Thursday, December 28, 2006

The Power of Non-Violence

~ By Dr. Arun Gandhi, grandson of Mahatma Gandhi (founder of
the M.K.Gandhi Institute for Non-Violence), in his June 9 lecture at
the University of Puerto Rico.


I was 16 years old and living with my parents at the
institute my grandfather had founded 18 miles outside of
Durban, South Africa, in the middle of the sugar plantations.
We were deep in the country and had no neighbors, so my
two sisters and I would always look forward to going to town
to visit friends or go to the movies.

One day, my father asked me to drive him to town for an
all-day conference, and I jumped at the chance. Since I was
going to town, my mother gave me a list of groceries she
needed and, since I had all day in town, my father asked me
to take care of several pending chores, such as getting the car
serviced.

When I dropped my father off that morning, he said, "I will
meet you here at 5:00 p.m., and we will go home together."
After hurriedly completing my chores, I went straight to
the nearest movie theatre. I got so engrossed in a John
Wayne double-feature that I forgot the time. It was 5:30
before I remembered. By the time I ran to the garage and
got the car and hurried to where my father was waiting for
me, it was almost 6:00.

He anxiously asked me, "Why were you late?"

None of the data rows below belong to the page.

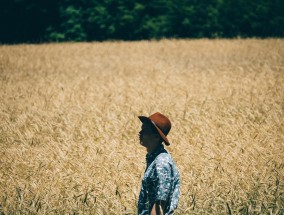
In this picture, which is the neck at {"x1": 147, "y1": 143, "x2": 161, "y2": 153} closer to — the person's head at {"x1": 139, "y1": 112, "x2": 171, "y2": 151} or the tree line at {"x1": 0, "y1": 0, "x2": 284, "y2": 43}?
the person's head at {"x1": 139, "y1": 112, "x2": 171, "y2": 151}

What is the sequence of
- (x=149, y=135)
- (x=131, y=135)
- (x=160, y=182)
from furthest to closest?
(x=131, y=135)
(x=149, y=135)
(x=160, y=182)

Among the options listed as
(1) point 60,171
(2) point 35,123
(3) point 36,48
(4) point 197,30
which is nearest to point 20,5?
(3) point 36,48

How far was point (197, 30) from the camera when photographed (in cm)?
2806

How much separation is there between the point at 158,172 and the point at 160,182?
8cm

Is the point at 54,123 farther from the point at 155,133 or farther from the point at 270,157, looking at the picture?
the point at 155,133

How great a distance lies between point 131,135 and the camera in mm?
7426

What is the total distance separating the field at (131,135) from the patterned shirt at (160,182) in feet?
3.37

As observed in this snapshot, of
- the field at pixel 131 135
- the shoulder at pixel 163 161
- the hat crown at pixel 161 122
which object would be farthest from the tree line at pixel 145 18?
the shoulder at pixel 163 161

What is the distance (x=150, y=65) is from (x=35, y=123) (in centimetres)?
906

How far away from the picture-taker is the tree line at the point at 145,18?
1089 inches

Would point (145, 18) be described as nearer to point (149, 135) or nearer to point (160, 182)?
point (149, 135)

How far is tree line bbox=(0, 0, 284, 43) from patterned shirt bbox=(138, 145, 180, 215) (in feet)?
81.3

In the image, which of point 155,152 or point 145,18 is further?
point 145,18

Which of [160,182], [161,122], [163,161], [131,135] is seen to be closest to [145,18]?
[131,135]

I was so ashamed of telling him I was watching a John Wayne
western movie that I said, "The car wasn't ready, so I had
to wait," not realizing that he had already called the
garage.

When he caught me in the lie, he said: "There's something
wrong in the way I brought you up that didn't give you
the confidence to tell me the truth. In order to figure out
where I went wrong with you, I'm going to walk home 18 miles
and think about it."

So, dressed in his suit and dress shoes, he began to walk
home in the dark on mostly unpaved, unlit roads.

I couldn't leave him, so for five-and-a-half hours I drove
behind him, watching my father go through this agony for a
stupid lie that I uttered. I decided then and there that I
was never going to lie again. I often think about that
episode and wonder, if he had punished me the way we punish
our children, whether I would have learned a lesson at all.
I don't think so. I would have suffered the punishment and
gone on doing the same thing. But this single non-violent
action was so powerful that it is still as if it happened
yesterday. That is the power of non-violence.